**Text under study**:
BEGIN
Thanks for posting links, I'll have a look there too.

--D

> [3] - https://lore.kernel.org/linux-cxl/cover.1708709155.git.john@groves.net/
> [4] - https://lore.kernel.org/linux-cxl/cover.1714409084.git.john@groves.net/
> [5] - https://lwn.net/Articles/983105/
> [6] - https://lore.kernel.org/linux-cxl/cover.8068ad144a7eea4a813670301f4d2a86a8e68ec4.1740713401.git-series.apopple@nvidia.com/
> 
> 
> John Groves (19):
>   dev_dax_iomap: Move dax_pgoff_to_phys() from device.c to bus.c
>   dev_dax_iomap: Add fs_dax_get() func to prepare dax for fs-dax usage
>   dev_dax_iomap: Save the kva from memremap
>   dev_dax_iomap: Add dax_operations for use by fs-dax on devdax
>   dev_dax_iomap: export dax_dev_get()
>   dev_dax_iomap: (ignore!) Drop poisoned page warning in fs/dax.c
>   famfs_fuse: magic.h: Add famfs magic numbers
>   famfs_fuse: Kconfig
>   famfs_fuse: Update macro s/FUSE_IS_DAX/FUSE_IS_VIRTIO_DAX/
>   famfs_fuse: Basic fuse kernel ABI enablement for famfs
>   famfs_fuse: Basic famfs mount opts
>   famfs_fuse: Plumb the GET_FMAP message/response
>   famfs_fuse: Create files with famfs fmaps
>   famfs_fuse: GET_DAXDEV message and daxdev_table
>   famfs_fuse: Plumb dax iomap and fuse read/write/mmap
>   famfs_fuse: Add holder_operations for dax notify_failure()
END
**Required work**:
In the patch-series excerpt, which file does the first dev_dax_iomap patch move dax_pgoff_to_phys() into?

**Data provided**:
BEGIN
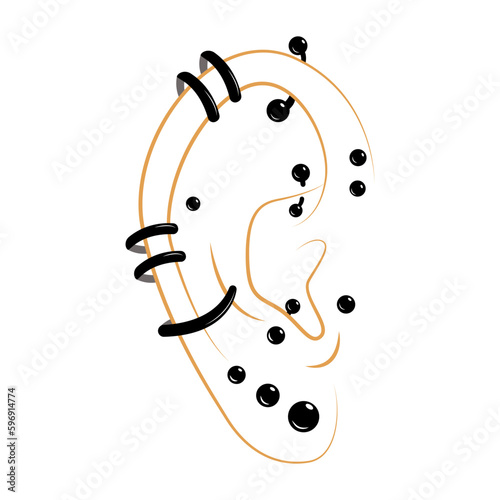 Line drawing of pierced ear with different types of perforations flat vector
END
**Task result**:
bus.c